Schauspieldirektor Matthias Gehrt hat das „Endspiel“unmittelbar vor dem Lockdown inszeniert. Die Absurditäten der Corona-Zeit haben dem Stück zusätzliche Bedeutungsebenrn gegeben, Vier trostlose Gestalten hocken in einem von aller Welt abgeschiedenen Verschlag. Der blinde, lahme Hamm schikaniert alle: den devoten Clov und seine Eltern Nagg und Nell, die in Mülltonnen dahin vegetieren - eine postaptokalyptische Notgemeinschaft, die nicht einmal
mehr zur Verzweiflung fähig ist. Hamms Monolog, der mit der Bitte um eine Praline beginnt und mit der düsteren Erkenntnis endet, dass es auf der Welt keine Pralinen mehr geben wird, ist eine Schlüsselszene des Stücks. In Endlos-Schleife wird das etwa sechsminütige Gebärdenspiel auf die Fassade gebannt.
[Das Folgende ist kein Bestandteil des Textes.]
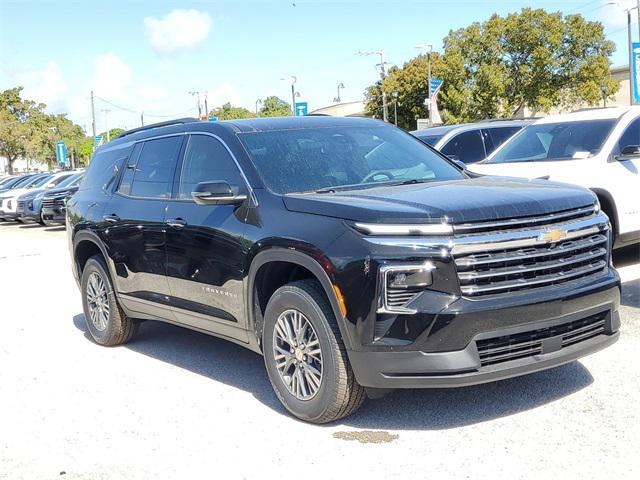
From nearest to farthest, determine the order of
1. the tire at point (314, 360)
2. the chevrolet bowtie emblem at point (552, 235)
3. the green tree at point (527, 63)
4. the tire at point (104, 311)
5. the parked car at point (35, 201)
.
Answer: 1. the chevrolet bowtie emblem at point (552, 235)
2. the tire at point (314, 360)
3. the tire at point (104, 311)
4. the parked car at point (35, 201)
5. the green tree at point (527, 63)

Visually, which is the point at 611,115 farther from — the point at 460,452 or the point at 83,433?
the point at 83,433

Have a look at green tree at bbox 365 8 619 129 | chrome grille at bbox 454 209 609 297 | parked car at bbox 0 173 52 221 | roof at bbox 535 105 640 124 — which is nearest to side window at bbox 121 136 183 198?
chrome grille at bbox 454 209 609 297

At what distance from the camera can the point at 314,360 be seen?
15.5 ft

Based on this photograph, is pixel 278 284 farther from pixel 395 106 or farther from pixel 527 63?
pixel 395 106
Videoinstallationen im öffentlichen Raum sind seit 2003 ein Schwerpunkt in der Arbeit von Kai Fobbe. „Film und Bewegung im öffentlichen Raum werden meist als Werbung wahrgenommen. Doch hier wird der Blick angezogen, ohne dass es ein Werbebanner gibt. Das schafft Irritation“, sagt er. Als er dem Theater Krefeld und Mönchengladbach die Idee angetragen hat, war die Begeisterung gleich groß. „Wir haben uns auch schnell auf Beckett verständigt“, sagt er. Die Fördermittel für Projekte mit gehörlosen Jugendlichen freuen den Videokünstler. „Denn diese Menschen werden oft nicht wahrgenommen, weil sie eben sehr still sind.“An Theaterwänden werden sie unübersehbar.